A drug commonly used to treat parasitic worm infection could also be useful in the treatment of prostate cancer when associated with the chemotherapy drug docetaxel, according to research involving the University of Strathclyde.
This study tested nearly 1000 existing medicines and found that the drug, mebendazole, worked in combination with another drug, docetaxel, which is widely used in chemotherapy, to enhance its ability to kill prostate cancer cells and decrease tumour growth.
The drugs work together to achieve this by disrupting a molecular ‘scaffold’ used by cells to divide. This scaffold is vital for cancer cells to grow and divide and the combination treatment was found to increase cancer cell death dramatically.
Mebendazole is on the World Health Organization’s List of Essential Medicines and can be purchased from a pharmacist for less than £2 per pill.
The study has been published in the British Journal of Cancer. It was led by Professor Hing Leung at the Cancer Research UK Beatson Institute and at the University of Glasgow, and was done in collaboration with research groups at Strathclyde and the University of Warwick.
Prostate cancer is the most common cancer affecting men and the second most common cause of cancer death for men in the UK.
In this study, the research group of Dr Christine Dufès, a Reader at the Strathclyde Institute of Pharmacy and Biomedical Sciences, formulated the tumour-targeted liposomes entrapping the two drugs and evaluated their efficacy in vitro and in laboratory models in vivo.
Dr Dufès said: “Prostate cancer kills hundreds of thousands of patients worldwide each year and more than 100 cases are diagnosed each day in the UK alone. The need for treatments is urgent, as there is still no effective treatment for patients whose prostate cancer recurs or spreads.
“However, new combinations of existing drugs could be powerful treatments for prostate cancer. The intravenous injection of tumour-targeted liposomes entrapping the two drugs led to a decrease of the tumour growth, more potent than with the individual drugs injected separately in laboratory settings. These are highly promising results.”
● ● ● ● ●
◆ **Assignment**
Extend the news text on mebendazole and docetaxel for prostate cancer, picking up after its final sentence. The lines that come after this text have no connection to it.
● ● ● ● ●
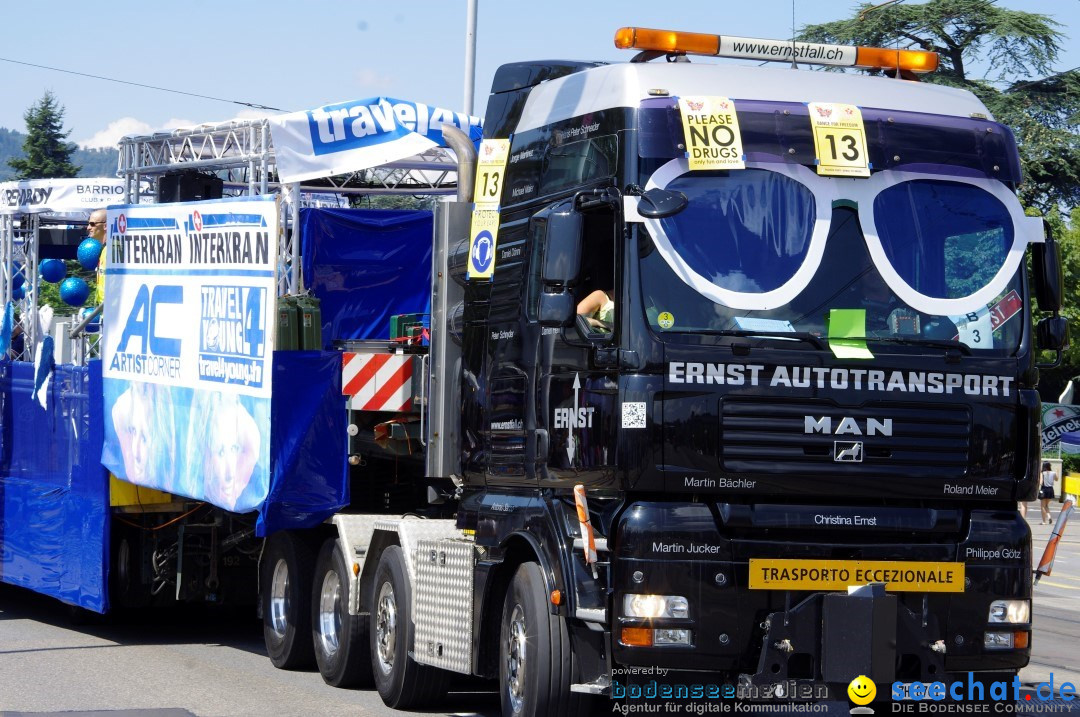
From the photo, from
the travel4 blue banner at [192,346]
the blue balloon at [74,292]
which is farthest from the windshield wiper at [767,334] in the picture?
the blue balloon at [74,292]

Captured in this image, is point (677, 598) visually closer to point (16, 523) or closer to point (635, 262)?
point (635, 262)

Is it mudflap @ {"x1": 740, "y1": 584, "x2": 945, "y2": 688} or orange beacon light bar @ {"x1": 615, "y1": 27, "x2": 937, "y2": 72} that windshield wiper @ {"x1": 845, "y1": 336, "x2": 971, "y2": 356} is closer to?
mudflap @ {"x1": 740, "y1": 584, "x2": 945, "y2": 688}

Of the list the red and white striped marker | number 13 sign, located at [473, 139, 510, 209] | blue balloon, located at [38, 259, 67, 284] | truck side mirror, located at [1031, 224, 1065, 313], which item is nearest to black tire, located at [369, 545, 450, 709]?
the red and white striped marker

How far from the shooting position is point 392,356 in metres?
9.96

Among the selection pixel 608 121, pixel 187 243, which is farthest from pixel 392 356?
pixel 608 121

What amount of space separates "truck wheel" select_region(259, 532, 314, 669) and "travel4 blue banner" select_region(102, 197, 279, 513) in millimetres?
618

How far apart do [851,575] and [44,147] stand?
7690cm

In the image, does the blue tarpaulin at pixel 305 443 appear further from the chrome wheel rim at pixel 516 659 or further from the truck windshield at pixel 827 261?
the truck windshield at pixel 827 261

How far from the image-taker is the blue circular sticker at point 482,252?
8750 millimetres

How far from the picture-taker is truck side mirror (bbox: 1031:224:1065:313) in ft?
25.0

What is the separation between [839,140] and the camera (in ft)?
24.4

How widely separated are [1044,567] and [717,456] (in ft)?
6.64

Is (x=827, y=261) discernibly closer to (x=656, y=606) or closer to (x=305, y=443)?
(x=656, y=606)

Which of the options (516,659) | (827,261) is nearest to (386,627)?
(516,659)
● ● ● ● ●
◆ **Response to this task**
Dr Helen Rippon, Chief Executive of Worldwide Cancer Research, which helped fund the study, said: “This research could be a real game-changer for prostate cancer patients. Docetaxel is the main chemotherapy used to treat prostate cancer, but many patients end up developing resistance to the drug and their cancer comes back.
“This bold new idea shows how we can use already existing medicines to bolster the effects of chemotherapy and hopefully improve outcomes for people with prostate cancer. We are excited to follow the progress of the research team as they take their work forward into clinical trials.
“Prostate cancer kills nearly 12,000 people every year in the UK. This research is an encouraging first-step towards kinder, more effective treatments that will ultimately save more lives.”
Dr Samuel Godfrey, Senior Research Information Manager at Cancer Research UK, said: “Combining existing medicines with different cancer drugs is an exciting area of research, and this study shows some promising results which could lead to improved treatments for prostate cancer. Out of the hundreds of medicines investigated, few would have suspected that an inexpensive worming treatment could so drastically increase cancer cell death in the lab. The next step will be to test this new drug combination in people with prostate cancer to see if it’s safe and performs better than current treatments.”
The research was supported by the Prostate Cancer Foundation Challenge Award, Cancer Research UK Beatson Institute, Lister Institute of Preventive Medicine and Wellcome Trust Investigator Award, Worldwide Cancer Research and The Dunhill Medical Trust.
Read the research paper.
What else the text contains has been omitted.